My name is Daniel Lugo, and I believe in fitness.

Pain & Gain is a low budget dark comedy based on a series of 1999 Miami New Times articles by Pete Collins about "a couple of Florida steroid-abusing knucklehead bodybuilders who become criminals involved in an extortion ring and a kidnapping plot that goes horribly awry." It stars Mark Wahlberg as Daniel Lugo, Dwayne Johnson as Paul Doyle, and Anthony Mackie as Adrian Doorbal, and is directed by Michael Bay.

Daniel is a mainstay of the Miami personal fitness community, very proud of what he does but he has to work hard to make a living. Seeing a wealthy client of his, Victor Kershaw (Tony Shalhoub), and knowing some of the underhanded tricks he pulled to gain his fortune, Daniel begins a plan to steal his money and brings in friend Paul to help him accomplish it. They prove themselves wholly incompetent, as even though they get Kershaw's money they were unable to kill him and his story is so outrageous the police don't give him a second thought.

The "Sun Gym Gang" celebrates their new wealth but Kershaw sends in a private investigator Ed Du Bois (Ed Harris) to track down their methods and soon after law enforcement follows.

▶ **Dataset excerpts**
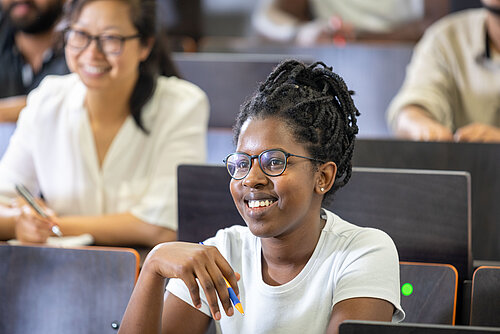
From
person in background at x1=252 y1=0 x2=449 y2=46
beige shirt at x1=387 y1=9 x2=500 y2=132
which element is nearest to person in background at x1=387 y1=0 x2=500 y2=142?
beige shirt at x1=387 y1=9 x2=500 y2=132

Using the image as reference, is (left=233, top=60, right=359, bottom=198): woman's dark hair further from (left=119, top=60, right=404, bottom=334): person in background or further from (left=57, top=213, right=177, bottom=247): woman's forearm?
(left=57, top=213, right=177, bottom=247): woman's forearm

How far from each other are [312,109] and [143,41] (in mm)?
1038

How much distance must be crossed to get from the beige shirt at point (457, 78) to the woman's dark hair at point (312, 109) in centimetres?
141

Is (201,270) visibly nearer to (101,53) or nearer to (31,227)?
(31,227)

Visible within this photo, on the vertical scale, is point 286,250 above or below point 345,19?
below

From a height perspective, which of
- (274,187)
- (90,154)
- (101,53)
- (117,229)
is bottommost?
(117,229)

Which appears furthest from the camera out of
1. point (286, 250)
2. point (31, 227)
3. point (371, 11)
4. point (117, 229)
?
point (371, 11)

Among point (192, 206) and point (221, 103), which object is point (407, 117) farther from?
point (192, 206)

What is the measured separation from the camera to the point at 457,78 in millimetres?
2734

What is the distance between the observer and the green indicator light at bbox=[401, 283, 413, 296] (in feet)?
4.76

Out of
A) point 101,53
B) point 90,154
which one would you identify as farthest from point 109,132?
point 101,53

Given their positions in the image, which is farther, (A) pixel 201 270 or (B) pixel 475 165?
(B) pixel 475 165

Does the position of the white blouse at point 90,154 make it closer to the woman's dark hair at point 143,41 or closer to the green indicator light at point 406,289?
the woman's dark hair at point 143,41

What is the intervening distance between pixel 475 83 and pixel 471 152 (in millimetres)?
808
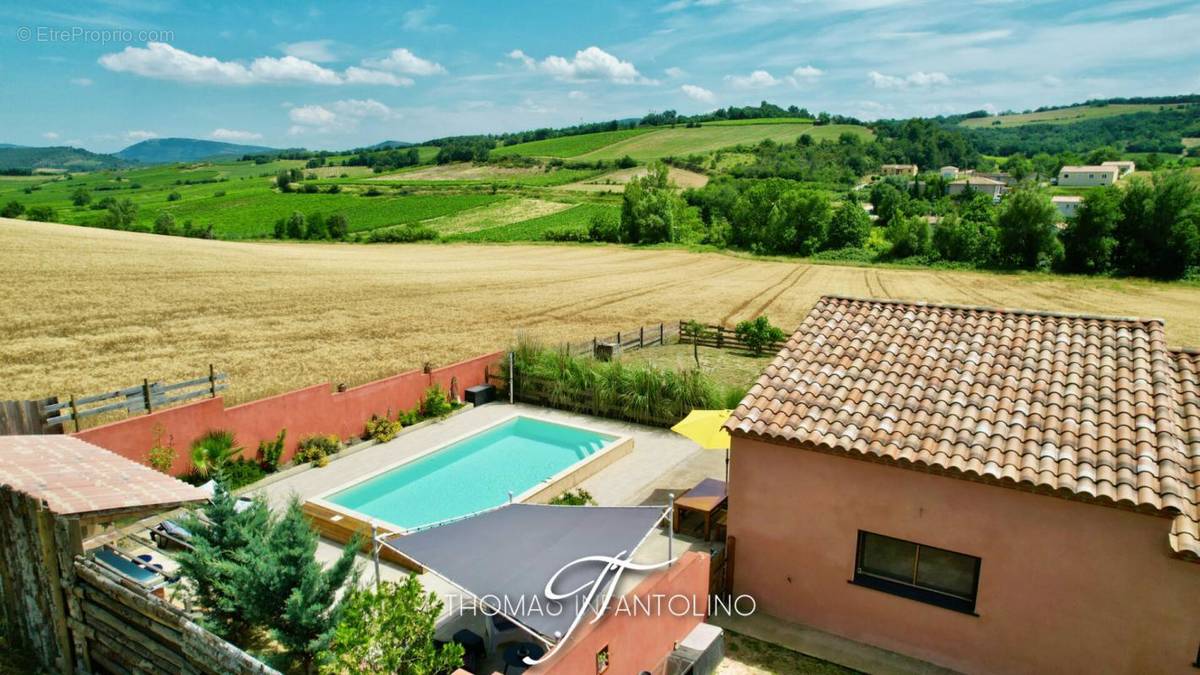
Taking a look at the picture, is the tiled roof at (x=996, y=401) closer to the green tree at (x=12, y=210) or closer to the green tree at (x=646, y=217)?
the green tree at (x=646, y=217)

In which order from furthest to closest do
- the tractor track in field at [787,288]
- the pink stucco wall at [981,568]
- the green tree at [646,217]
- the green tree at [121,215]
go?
the green tree at [646,217], the green tree at [121,215], the tractor track in field at [787,288], the pink stucco wall at [981,568]

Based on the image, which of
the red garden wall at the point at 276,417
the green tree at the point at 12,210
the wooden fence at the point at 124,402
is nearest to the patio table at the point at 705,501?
the red garden wall at the point at 276,417

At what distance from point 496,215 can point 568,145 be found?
73.8 meters

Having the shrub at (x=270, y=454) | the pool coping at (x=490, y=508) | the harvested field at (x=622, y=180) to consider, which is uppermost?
the harvested field at (x=622, y=180)

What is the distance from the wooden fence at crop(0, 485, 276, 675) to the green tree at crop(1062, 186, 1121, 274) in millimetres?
63917

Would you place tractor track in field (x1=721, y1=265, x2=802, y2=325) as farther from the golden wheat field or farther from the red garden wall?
the red garden wall

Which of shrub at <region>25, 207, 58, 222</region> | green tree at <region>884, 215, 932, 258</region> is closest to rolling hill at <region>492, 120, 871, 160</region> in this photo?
green tree at <region>884, 215, 932, 258</region>

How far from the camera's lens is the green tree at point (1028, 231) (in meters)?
54.8

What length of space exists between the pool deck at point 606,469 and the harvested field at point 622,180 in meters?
87.7

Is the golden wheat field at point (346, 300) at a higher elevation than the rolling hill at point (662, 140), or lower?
lower

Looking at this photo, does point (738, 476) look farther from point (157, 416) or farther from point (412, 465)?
point (157, 416)

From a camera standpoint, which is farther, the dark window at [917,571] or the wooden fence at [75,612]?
the dark window at [917,571]

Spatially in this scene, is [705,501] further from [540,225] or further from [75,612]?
[540,225]

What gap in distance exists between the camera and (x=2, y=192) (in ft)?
372
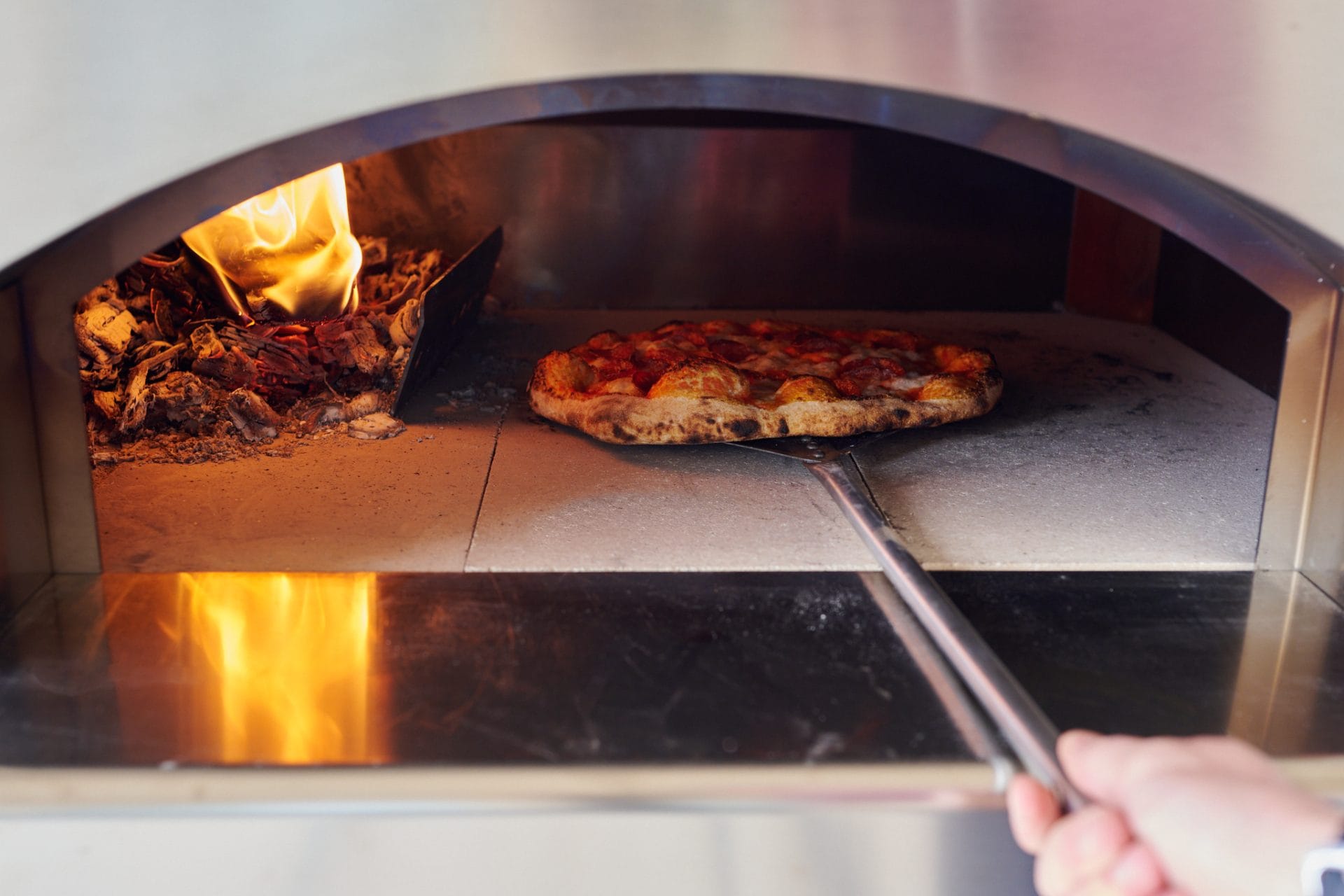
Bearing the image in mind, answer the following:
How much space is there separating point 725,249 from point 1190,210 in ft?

▶ **What you will do**
From the Pain & Gain summary, pull out the passage running from "Daniel is a" up to and including "a second thought.". Copy it word for word.

▶ **Exercise solution**
Daniel is a mainstay of the Miami personal fitness community, very proud of what he does but he has to work hard to make a living. Seeing a wealthy client of his, Victor Kershaw (Tony Shalhoub), and knowing some of the underhanded tricks he pulled to gain his fortune, Daniel begins a plan to steal his money and brings in friend Paul to help him accomplish it. They prove themselves wholly incompetent, as even though they get Kershaw's money they were unable to kill him and his story is so outrageous the police don't give him a second thought.